Iona College Students’ Virtual Visits a ‘Breath of Fresh Air’ for Willow Towers Residents
Maintaining social connections has been difficult for most people since the onset of the pandemic. Gloria Seldon, a resident of Willow Towers Assisted Living, has missed her daughter’s visits. But a new program featuring virtual visits between Willow Towers and Iona College students has put a smile on her face. Designed to offer companionship to the residents, the visits have been a lifeline during this time of heightened anxiety.
Gloria has been enjoying her weekly FaceTime visits with Hailey Kourbage, Carlie Brainard, and others, since September.
“These students are bright, ambitious, and enthusiastic,” says Gloria. “Their visits have been like a breath of fresh air! I’m telling you, women have come a long way since the 1950s. I have enjoyed our time together; it’s been just delightful. It’s nice and refreshing to see young faces.”
Some students volunteered through Iona’s Office of Mission and Ministry. Others participated as part of a service-learning project assigned to students in Aural Rehabilitation, a course in Iona’s Speech Communication Studies Department aimed at teaching students about hearing loss in children and adults. The seniors benefit from the social activity, while students gain knowledge and experience working with an elderly population.
“Pre-Covid, we did these visits in person,” notes Michelle Veyvoda, assistant professor and instructor for the class. “Though the health risks brought those visits to a halt, we wanted to continue supporting seniors, who have been particularly hard hit. So, we went virtual. There were technology challenges but that was part of the learning experience. The bottom line is that there were meaningful connections made.”
In some cases, deep friendships also were forged. Angelina DeCicco, 21, was paired with Giovanni Dilluvio. The two enjoyed getting to know each other so much that they made additional calls to each other outside of their regularly scheduled visits.
“We both spoke Italian. We talked about culture, our families, our hometowns, and so much more. I never thought we’d end up becoming friends,” says Angelina. “But one day he just called me to check in and say hello. He made me feel like I was part of his home. And I really appreciated that.”
The time spent with Giovanni was the only time Angelina spoke with an elderly adult outside of her own family.
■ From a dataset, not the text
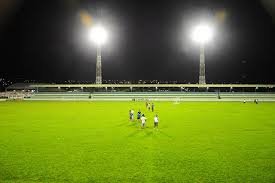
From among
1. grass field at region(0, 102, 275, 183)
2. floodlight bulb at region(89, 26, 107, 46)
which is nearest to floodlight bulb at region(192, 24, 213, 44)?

Their visits opened her eyes to new career possibilities, too. “Before I wanted to have a career providing speech therapy to children. Now I’m thinking about working with an elderly population because I enjoy it so much.”
That’s one of the outcomes Veyvoda was hoping for. “As part of their experience, we wanted the students to overcome their perceptions and biases about elderly people. Now they are all so open to working with seniors.”
For her part, Gloria was happy to have had a role in that development.
“These visits are good for us [seniors] and for the students, who don’t have many opportunities to connect with elderly people,” says Seldon. “They see that people in their 90s are still interesting and can carry on a good conversation.”